- Exercise details
Present the following entries again, word for word and in full.

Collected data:
- - -
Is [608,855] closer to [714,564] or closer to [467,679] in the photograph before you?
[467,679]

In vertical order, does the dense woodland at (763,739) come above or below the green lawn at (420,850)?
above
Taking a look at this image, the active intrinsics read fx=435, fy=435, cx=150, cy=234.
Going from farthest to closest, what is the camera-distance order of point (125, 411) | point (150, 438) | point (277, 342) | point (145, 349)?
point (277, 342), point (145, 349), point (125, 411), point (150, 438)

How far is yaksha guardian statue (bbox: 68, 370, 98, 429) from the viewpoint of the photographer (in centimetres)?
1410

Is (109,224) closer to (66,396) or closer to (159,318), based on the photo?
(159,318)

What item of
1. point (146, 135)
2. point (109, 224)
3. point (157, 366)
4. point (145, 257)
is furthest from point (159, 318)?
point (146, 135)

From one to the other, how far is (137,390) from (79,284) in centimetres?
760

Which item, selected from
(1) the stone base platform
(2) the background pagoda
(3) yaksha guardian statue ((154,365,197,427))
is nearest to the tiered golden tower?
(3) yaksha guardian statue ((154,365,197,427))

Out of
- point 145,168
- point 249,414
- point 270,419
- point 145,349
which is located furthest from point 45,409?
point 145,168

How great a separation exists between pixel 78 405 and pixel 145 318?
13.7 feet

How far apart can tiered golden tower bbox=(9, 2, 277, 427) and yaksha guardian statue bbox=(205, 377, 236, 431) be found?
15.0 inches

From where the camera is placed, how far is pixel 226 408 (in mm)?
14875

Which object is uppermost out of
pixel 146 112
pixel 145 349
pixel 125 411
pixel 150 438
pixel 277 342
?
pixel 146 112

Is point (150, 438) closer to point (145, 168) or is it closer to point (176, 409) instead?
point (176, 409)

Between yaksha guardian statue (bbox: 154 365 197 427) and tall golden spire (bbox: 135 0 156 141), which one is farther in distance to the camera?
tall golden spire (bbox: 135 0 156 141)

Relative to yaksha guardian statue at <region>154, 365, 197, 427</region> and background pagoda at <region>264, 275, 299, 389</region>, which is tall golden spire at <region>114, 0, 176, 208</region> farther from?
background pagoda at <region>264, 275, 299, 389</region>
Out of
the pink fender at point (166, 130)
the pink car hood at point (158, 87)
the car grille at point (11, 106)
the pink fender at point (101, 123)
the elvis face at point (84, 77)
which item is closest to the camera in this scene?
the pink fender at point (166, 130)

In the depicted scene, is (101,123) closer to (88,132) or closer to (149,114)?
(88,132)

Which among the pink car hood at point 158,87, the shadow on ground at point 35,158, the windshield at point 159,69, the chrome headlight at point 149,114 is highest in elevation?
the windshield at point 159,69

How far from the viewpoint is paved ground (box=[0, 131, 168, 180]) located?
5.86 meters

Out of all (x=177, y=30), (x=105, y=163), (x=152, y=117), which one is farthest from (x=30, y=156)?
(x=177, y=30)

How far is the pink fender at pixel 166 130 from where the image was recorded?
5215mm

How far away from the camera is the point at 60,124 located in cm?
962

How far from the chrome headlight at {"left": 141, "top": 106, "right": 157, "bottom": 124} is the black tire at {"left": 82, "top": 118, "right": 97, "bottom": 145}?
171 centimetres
- - -
- Complete output
Is [608,855] closer to [714,564] or closer to [467,679] in the photograph before you?
[467,679]

In vertical order, does the dense woodland at (763,739) come above or below the green lawn at (420,850)?
above
Taking a look at this image, the active intrinsics read fx=435, fy=435, cx=150, cy=234.
Going from farthest to closest, what is the camera-distance order of point (125, 411) | point (150, 438) | point (277, 342) | point (145, 349)?
point (277, 342), point (145, 349), point (125, 411), point (150, 438)

How far is yaksha guardian statue (bbox: 68, 370, 98, 429) from the viewpoint of the photographer (in centimetres)?
1410

Is (109,224) closer to (66,396) or closer to (159,318), based on the photo?
(159,318)

What item of
1. point (146, 135)
2. point (109, 224)
3. point (157, 366)
4. point (145, 257)
is furthest from point (159, 318)?
point (146, 135)

From one to the other, how far is (137,390) from (79,284) in centimetres?
760

Which item, selected from
(1) the stone base platform
(2) the background pagoda
(3) yaksha guardian statue ((154,365,197,427))
is nearest to the tiered golden tower?
(3) yaksha guardian statue ((154,365,197,427))

Out of
- point 145,168
- point 249,414
- point 270,419
- point 145,349
which is located furthest from point 45,409?
point 145,168

How great a separation exists between pixel 78 405 and pixel 145 318?
13.7 feet

How far apart can tiered golden tower bbox=(9, 2, 277, 427) and yaksha guardian statue bbox=(205, 377, 236, 431) be found?
15.0 inches

From where the camera is placed, how far is pixel 226 408 (in mm)?
14875

Which object is uppermost out of
pixel 146 112
pixel 145 349
pixel 125 411
pixel 150 438
pixel 277 342
?
pixel 146 112

Is point (150, 438) closer to point (145, 168) or is it closer to point (176, 409) instead?
point (176, 409)

Between yaksha guardian statue (bbox: 154 365 197 427) and tall golden spire (bbox: 135 0 156 141), which one is farther in distance to the camera?
tall golden spire (bbox: 135 0 156 141)

Relative to yaksha guardian statue at <region>154, 365, 197, 427</region> and background pagoda at <region>264, 275, 299, 389</region>, which is tall golden spire at <region>114, 0, 176, 208</region> farther from?
background pagoda at <region>264, 275, 299, 389</region>
Out of
the pink fender at point (166, 130)
the pink car hood at point (158, 87)
the car grille at point (11, 106)
the pink fender at point (101, 123)
the elvis face at point (84, 77)
which item is closest to the camera in this scene?
the pink fender at point (166, 130)

In the depicted scene, is (101,123) closer to (88,132) or closer to (149,114)?
(88,132)

Which among the pink car hood at point 158,87, the shadow on ground at point 35,158, the windshield at point 159,69, the chrome headlight at point 149,114 is highest in elevation?
the windshield at point 159,69

How far from the viewpoint is paved ground (box=[0, 131, 168, 180]) located?
5.86 meters

Out of all (x=177, y=30), (x=105, y=163), (x=152, y=117), which one is farthest from (x=30, y=156)?
(x=177, y=30)

How far is the pink fender at pixel 166 130 from where the image was recorded?
5215mm

How far away from the camera is the point at 60,124 located in cm?
962

How far from the chrome headlight at {"left": 141, "top": 106, "right": 157, "bottom": 124} is the black tire at {"left": 82, "top": 118, "right": 97, "bottom": 145}?
171 centimetres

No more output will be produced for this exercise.